FSA slaps £2.45 million fine on Standard Life arm for misleading info
21 Jan 2010
The UK Financial Services Authority (FSA) yesterday imposed a fine of £2.45 million ($3.99 million) on pension giant Standard Life Plc's wholly owned subsidiary, Standard Life Assurance Ltd (SLAL),for publishing misleading literature about one of its investment funds.
FSA said the firm had misled investors in its Pension Sterling Fund by saying that their money was in cash while it was mainly in much riskier "asset-backed" investments.
''Despite the majority of the Fund being invested in floating rate notes by July 2007, marketing material issued by the company referred to the Fund as being wholly invested in cash,'' FSA noted.
This resulted in a risk of unexpected capital losses being incurred for those customers invested in the Fund. TSA said in a press release.
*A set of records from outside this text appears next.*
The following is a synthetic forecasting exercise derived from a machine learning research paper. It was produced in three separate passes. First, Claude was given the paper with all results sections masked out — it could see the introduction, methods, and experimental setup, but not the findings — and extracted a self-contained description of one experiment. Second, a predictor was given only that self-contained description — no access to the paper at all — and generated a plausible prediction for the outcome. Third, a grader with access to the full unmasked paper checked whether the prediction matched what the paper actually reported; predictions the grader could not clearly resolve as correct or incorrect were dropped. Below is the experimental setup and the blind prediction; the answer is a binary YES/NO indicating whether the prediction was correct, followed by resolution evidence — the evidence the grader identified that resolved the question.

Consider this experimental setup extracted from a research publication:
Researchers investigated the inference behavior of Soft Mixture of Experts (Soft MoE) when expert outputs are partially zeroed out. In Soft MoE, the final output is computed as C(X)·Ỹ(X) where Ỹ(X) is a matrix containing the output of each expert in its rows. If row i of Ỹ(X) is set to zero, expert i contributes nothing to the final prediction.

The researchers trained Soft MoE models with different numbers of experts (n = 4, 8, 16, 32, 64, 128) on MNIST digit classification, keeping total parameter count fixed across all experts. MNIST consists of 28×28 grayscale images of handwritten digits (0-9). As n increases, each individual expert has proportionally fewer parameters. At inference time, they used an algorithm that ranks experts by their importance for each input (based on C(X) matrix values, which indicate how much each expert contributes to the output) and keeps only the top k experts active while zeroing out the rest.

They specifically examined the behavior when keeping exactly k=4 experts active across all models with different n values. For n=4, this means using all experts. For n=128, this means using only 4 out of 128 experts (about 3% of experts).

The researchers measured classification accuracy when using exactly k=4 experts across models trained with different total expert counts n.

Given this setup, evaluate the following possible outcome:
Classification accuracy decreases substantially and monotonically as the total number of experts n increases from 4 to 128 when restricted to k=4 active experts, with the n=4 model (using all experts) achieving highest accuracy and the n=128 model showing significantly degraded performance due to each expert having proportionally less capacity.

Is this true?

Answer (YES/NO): NO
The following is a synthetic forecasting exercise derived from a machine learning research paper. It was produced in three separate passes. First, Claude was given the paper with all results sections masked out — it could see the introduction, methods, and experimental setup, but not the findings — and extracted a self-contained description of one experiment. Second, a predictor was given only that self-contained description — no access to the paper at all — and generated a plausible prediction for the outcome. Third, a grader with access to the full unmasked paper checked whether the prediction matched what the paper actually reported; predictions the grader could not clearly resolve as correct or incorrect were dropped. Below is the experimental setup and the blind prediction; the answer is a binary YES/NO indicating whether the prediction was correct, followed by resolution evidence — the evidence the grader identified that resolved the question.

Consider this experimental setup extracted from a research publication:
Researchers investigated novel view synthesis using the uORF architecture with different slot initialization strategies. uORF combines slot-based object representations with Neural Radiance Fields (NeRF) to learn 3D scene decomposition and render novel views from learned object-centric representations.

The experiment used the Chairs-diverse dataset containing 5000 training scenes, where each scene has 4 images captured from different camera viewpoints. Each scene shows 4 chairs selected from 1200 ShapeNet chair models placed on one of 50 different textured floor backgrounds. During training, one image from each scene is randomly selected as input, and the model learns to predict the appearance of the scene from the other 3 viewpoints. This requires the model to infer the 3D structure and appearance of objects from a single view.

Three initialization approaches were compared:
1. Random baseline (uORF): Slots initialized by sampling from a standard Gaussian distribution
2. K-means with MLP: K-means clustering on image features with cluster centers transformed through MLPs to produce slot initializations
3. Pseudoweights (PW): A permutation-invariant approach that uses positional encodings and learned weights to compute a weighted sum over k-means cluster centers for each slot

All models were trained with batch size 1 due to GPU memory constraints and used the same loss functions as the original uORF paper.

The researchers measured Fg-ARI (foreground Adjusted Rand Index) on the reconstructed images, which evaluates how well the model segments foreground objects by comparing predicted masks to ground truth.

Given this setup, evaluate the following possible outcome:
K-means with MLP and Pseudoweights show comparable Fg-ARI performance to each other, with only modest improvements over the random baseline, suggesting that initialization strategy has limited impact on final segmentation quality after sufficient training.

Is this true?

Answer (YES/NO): NO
The risk of unexpected consumer losses was demonstrated by the reduction in value of the Fund by 4.8 per cent (approximately £100 million) on 14 January 2009.
Although SLAL proactively paid a total of £102.7 million into the Fund to restore the value of the investors' holdings (to the position they would have been in prior to the fall in the unit price), FSA said the firm failed to ensure that there were proper systems and controls over the Fund.